A sus hijos debió enviarlos para Cauca por temor a la propagación de infecciones. “Aquí había mucho polvo y había que ir al río a lavar la ropa que teníamos. Ya cuando volvieron los niños, llegaron donde mi hermana, y con el tiempo logramos una casa en arrendamiento en el barrio la Esmeralda con el subsidio que nos daba el Gobierno, y me tocó salir a buscar un trabajo más estable”. Carlos Álvarez ha vivido dos catástrofes ocurridas en Colombia un 31 de marzo: la avalancha de Mocoa y el terremoto de Popayán, este último cuando era muy niño en 1983.
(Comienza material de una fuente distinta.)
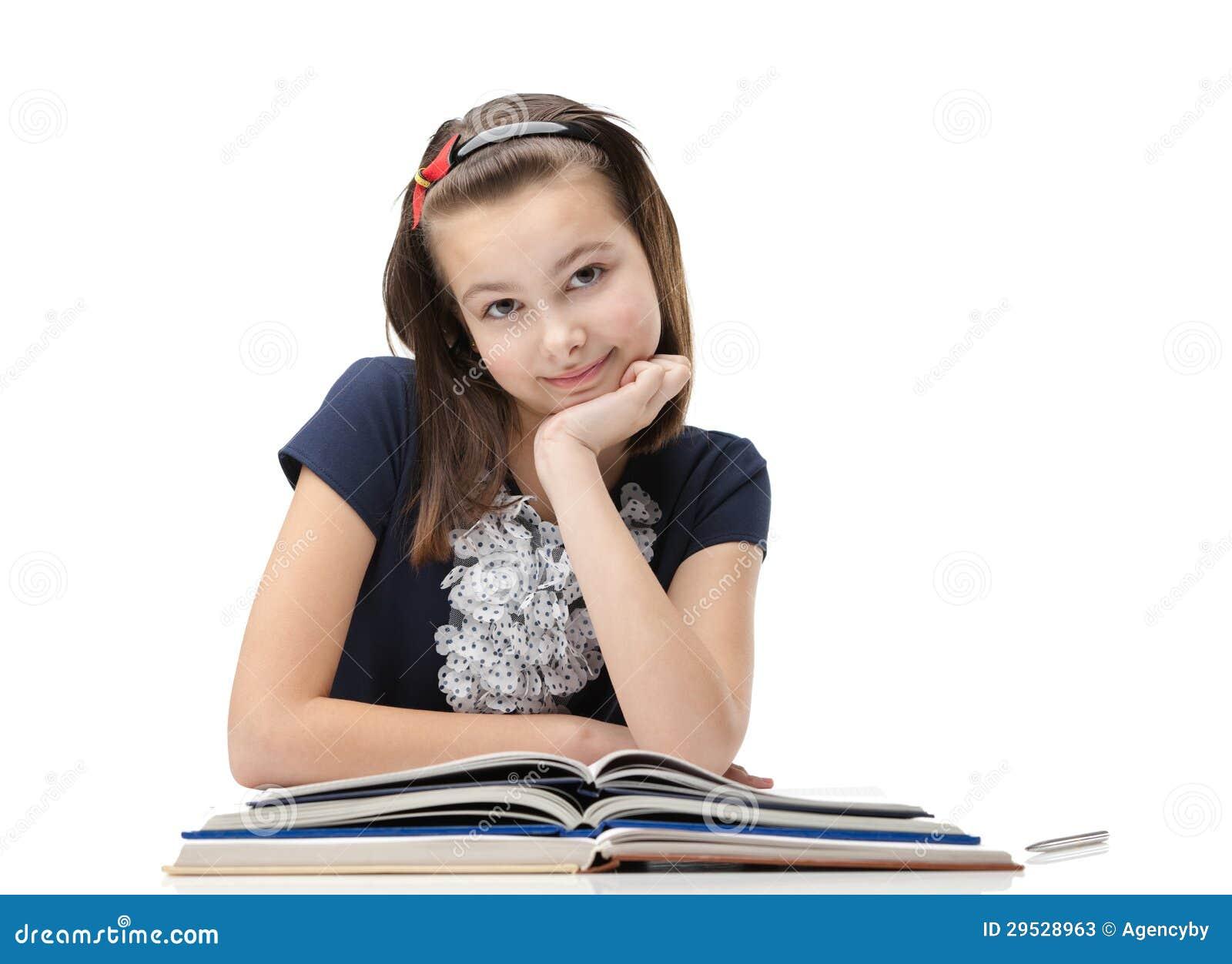 Estudante do smiley sobre os livros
A mediados de abril de 2018, coincidiendo con la conmemoración del primer aniversario de la tragedia de Mocoa, estaba todo listo para la fotografía junto a la valla en la que los periodistas de la capital de Putumayo expresaban su solidaridad con los colegas ecuatorianos asesinados en la frontera, y justo antes del clic asomó de nuevo la cabeza de Carlos Álvarez. Su rostro quedó como sobrepuesto en la imagen. Logró escaparse a último momento de su nuevo trabajo y si bien su uniforme dice otra cosa, Carlos es periodista y así se lo dicta su pasión; quería por eso también expresar su solidaridad con los tres comunicadores ecuatorianos asesinados mientras realizaban un informe en zona roja, como las que él muchas veces visitó cubriendo el conflicto armado en el Cauca o las revueltas con los indígenas en la vía Panamericana.
Pero eso son solo recuerdos de los momentos apasionantes en el periodismo. El tiempo se encargó de confirmarle, tres meses después de la tragedia, el peor de sus temores: de los medios ya no podría vivir y la cafetería que tenía su esposa en la Secretaría de Educación de Putumayo tampoco tenía comensales. Por ningún lado entraba dinero, agobiados por las necesidades estaban a punto de apelar al plan B, irse para Popayán, y apareció entonces el clasificado milagroso por WhatsApp: “Se necesita animador con pase de conducir”.
“Yo fui y me presenté porque puedo hacer las dos cosas, me hicieron la prueba y me contrataron. Cuando llegué a mi casa, eso saltábamos todos en una pata. Y eso que era para un salario mínimo, ¿qué tal que hubiera sido por más dinero? Un trabajo en el que ya voy a cumplir un año; de vez en cuando me piden fotos o imágenes, pero es una entrada extra”.
Incluso, en la temporada decembrina probó suerte en la radio tras una propuesta de hacer unos programas musicales. “Me propusieron hacer un personaje llamado el Españolete, una figura decembrina, lo hicimos y me fue muy bien, fue como mis pinitos en radio, pero no es en realidad lo que quiero hacer, que es reportería gráfica”. Aún extraña cuando en prensa, en el desaparecido Diario del Putumayo, salía con la angustia de tener que hacer la foto para la portada del día siguiente y sentir luego la fascinación de lograrlo.
Un año después, con el río en calma, espera que Mocoa y su propio mundo regresen a la normalidad, poder ir a la gaveta y sacar de nuevo su cámara. “Cuánto diera porque de algún medio me dijeran “Carlos, venga trabaje”, “Carlos, lo necesitamos”, “Carlos, buscan un camarógrafo en tal lado””, lo reza él mismo como quien anda buscando titulares.